Industry costs reflect average production costs in the iron and steel sub-sector and differentiate between conventional and innovative production routes. Conventional routes are blast furnace- basic oxygen furnace (BF-BOF) and direct reduced iron-electric arc furnace (DRI-EAF). The innovative routes are enhanced smelting reduction with CCUS, DRI-EAF with CCUS and hydrogen-based DRI-EAF. Costs for conventional primary steel increase over time reflecting a growing shift toward DRI-EAF in new capacity, which is more capital intensive.
Vehicle costs reflect production costs, not retail prices, to better reflect the cost declines in total cost of manufacturing, which move independently of final market prices for electric vehicles to customers. For the global average battery pack size, historical values in 2021 have been used. In hybrid cars, the future cost increase is driven by regional fuel economy and emissions standards.
Electrolyser costs reflect a projected globally weighted average of installed electrolyser technologies (excluding China, where lower costs are assumed), including inverters.

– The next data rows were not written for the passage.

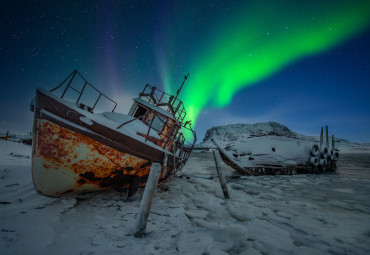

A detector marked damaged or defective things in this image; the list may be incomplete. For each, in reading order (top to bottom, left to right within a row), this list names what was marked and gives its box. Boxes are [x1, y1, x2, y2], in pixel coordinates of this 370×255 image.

rusty abandoned boat [30, 69, 197, 197]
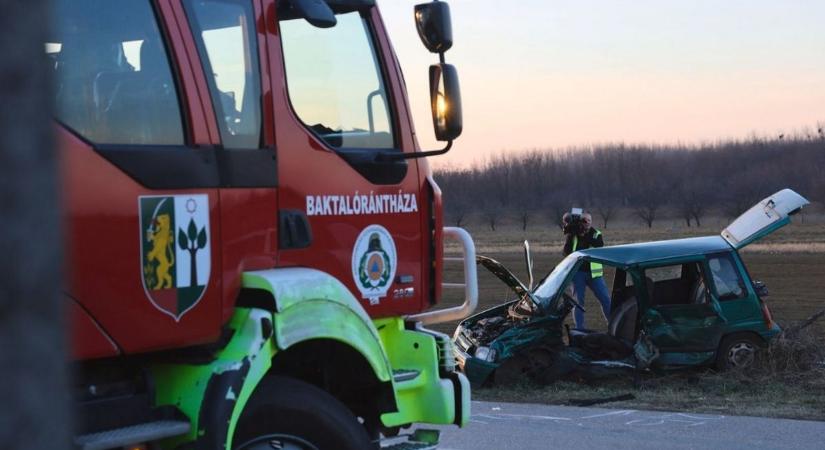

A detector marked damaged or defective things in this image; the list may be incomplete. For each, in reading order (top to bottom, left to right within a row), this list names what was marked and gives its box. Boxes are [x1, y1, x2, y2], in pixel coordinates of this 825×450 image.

shattered windshield [532, 251, 584, 308]
wrecked green car [450, 188, 804, 384]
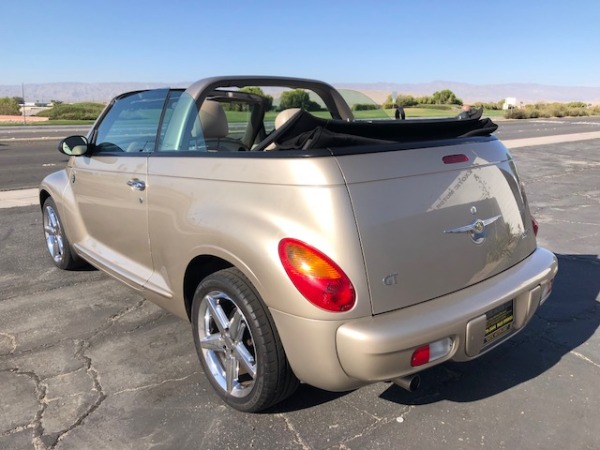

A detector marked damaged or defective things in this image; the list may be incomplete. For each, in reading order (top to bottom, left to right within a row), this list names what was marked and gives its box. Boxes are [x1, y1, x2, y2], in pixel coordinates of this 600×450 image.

cracked asphalt pavement [1, 139, 600, 448]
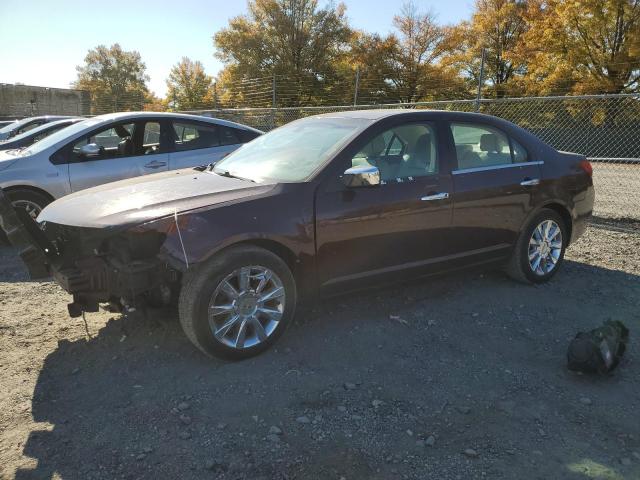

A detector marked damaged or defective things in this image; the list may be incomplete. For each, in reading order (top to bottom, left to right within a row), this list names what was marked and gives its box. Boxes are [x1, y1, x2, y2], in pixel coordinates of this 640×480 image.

damaged front bumper [0, 187, 182, 316]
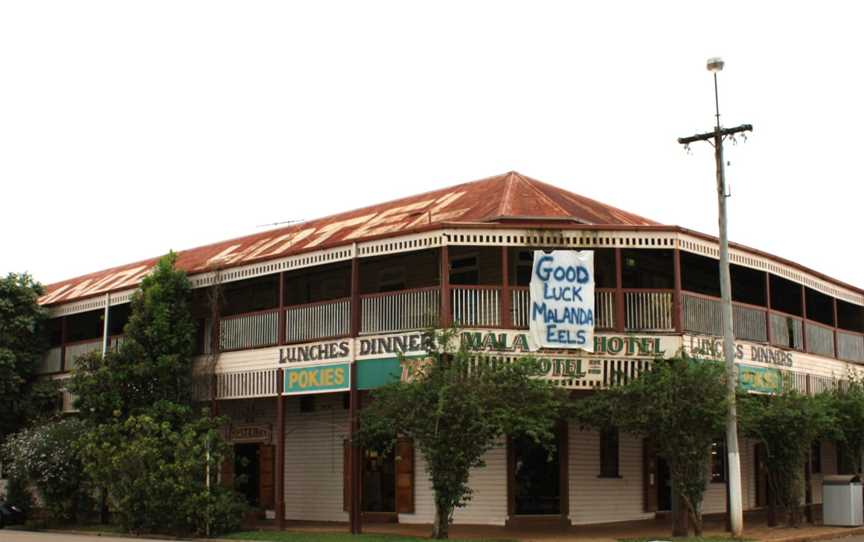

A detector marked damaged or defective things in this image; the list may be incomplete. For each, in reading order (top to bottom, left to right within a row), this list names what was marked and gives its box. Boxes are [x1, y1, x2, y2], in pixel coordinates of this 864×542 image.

rusty roof sheet [38, 173, 660, 306]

Fuel cell costs are based on stack manufacturing costs only, not installed/delivered costs. The costs provided are for automotive fuel cell stacks for light-duty vehicles.
Utility-scale stationary battery costs reflect the average installed costs of all battery systems rated to provide maximum power output for a four-hour period.
Clean technology tracking
The GEC Model also integrates innovative technologies and individual technology designs that are not yet available on the market at scale by characterising their maturity and expected time of market introduction. For each sector and technology area, new project announcements and important technological developments are tracked in databases that are regularly published.

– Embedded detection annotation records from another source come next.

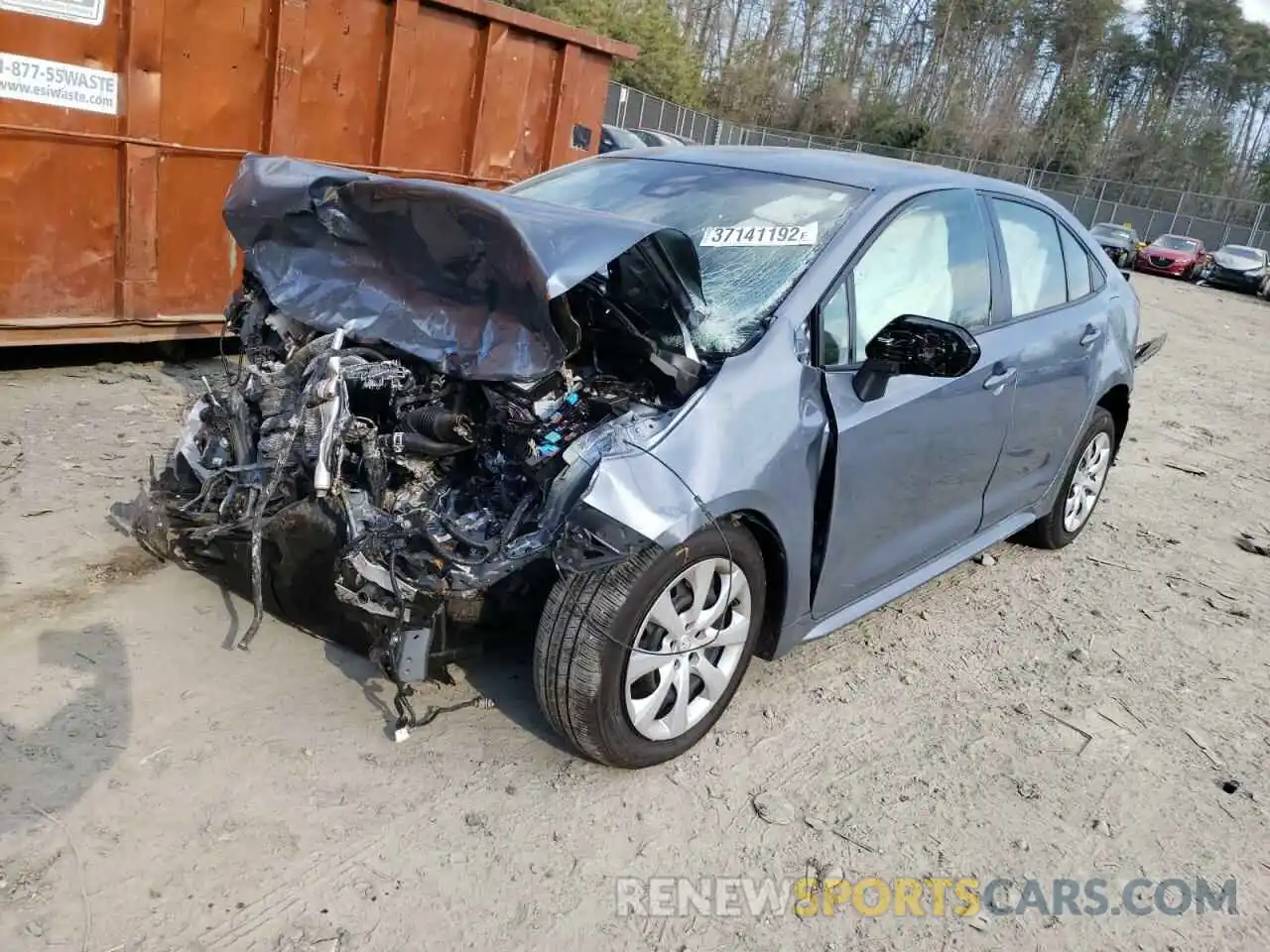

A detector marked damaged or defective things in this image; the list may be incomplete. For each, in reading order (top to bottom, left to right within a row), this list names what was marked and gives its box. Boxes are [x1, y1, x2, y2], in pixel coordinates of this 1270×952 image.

rusty dumpster [0, 0, 635, 347]
crumpled hood [222, 155, 700, 383]
blue tarp-like crumpled metal [223, 155, 700, 383]
shattered windshield [502, 159, 863, 355]
crumpled hood [1208, 250, 1259, 271]
damaged gray sedan [114, 151, 1163, 776]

The modelled scenarios are informed by such detailed technology tracking process . For instance, the project planning financing status is an important consideration for whether projects are reflected in STEPS or rather in APS. For technology development progress and the time to bring new technologies to markets, the scenarios assume different pace of progress as the support and degree of international cooperation on clean energy innovation increases with the ambition in decarbonisation.

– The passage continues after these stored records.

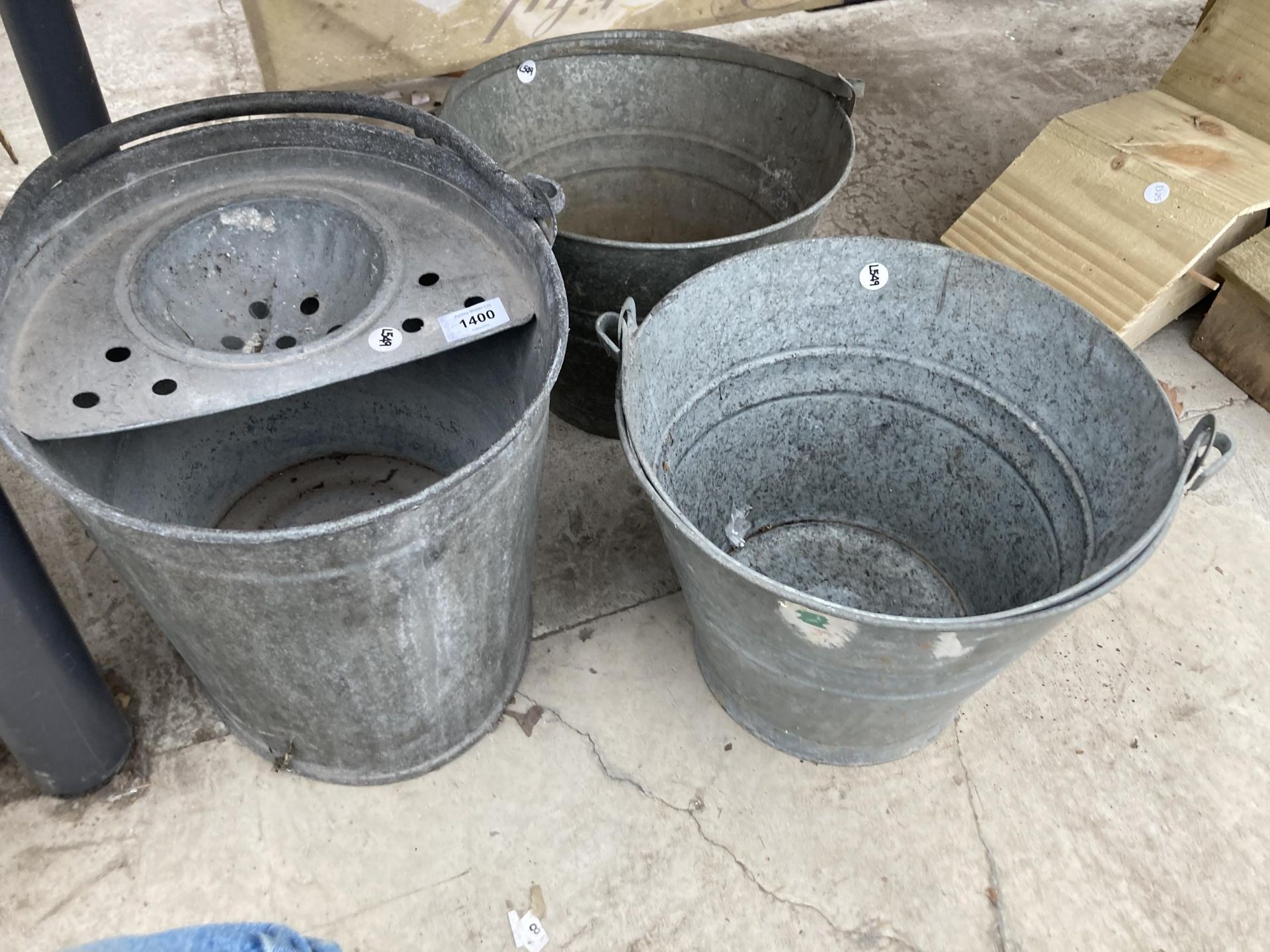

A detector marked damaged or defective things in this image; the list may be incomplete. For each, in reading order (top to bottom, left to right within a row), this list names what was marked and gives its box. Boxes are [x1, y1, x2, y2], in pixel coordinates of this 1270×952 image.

crack in concrete [521, 695, 929, 952]
crack in concrete [954, 721, 1005, 949]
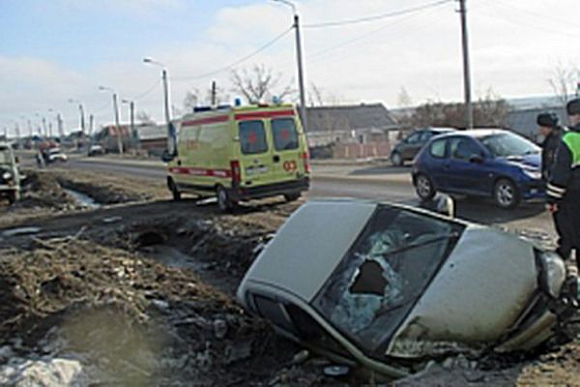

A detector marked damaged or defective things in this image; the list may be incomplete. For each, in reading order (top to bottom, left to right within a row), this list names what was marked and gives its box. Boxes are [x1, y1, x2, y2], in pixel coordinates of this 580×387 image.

car windshield shattered [310, 206, 464, 354]
overturned silver car [237, 200, 580, 378]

The following databases are particularly relevant for the definition of the different scenarios:
- Clean innovative technologies tracking:
- Clean Technology Guide: interactive database that tracks the technology readiness level (TRL) of over 500 individual technology designs and components across the whole energy system that contribute to achieving the goal of net-zero emissions. The Guide is updated every year.
- Clean Energy Demonstration Projects Database, newly launched in 2022, that provides more detailed tracking of the location, status, capacity, timing and funding, of over 400 demonstration projects across the energy sector.
- Other databases:
- Tracking Clean Energy Progress: annual tracking of developments for 55 components of the energy system that are critical for clean energy transitions and their progress towards short-term 2030 milestone along the trajectory of the Net Zero by 2050 Scenario.
- Hydrogen Projects Database: covers all projects commissioned worldwide since 2000 to produce hydrogen for energy or climate-change-mitigation purposes.
- Global EV Outlook: annual publication that identifies and discusses recent policy and market developments in electric mobility across the globe. It is developed with the support of the members of the Clean Energy Ministerial Electric Vehicles Initiative (EVI).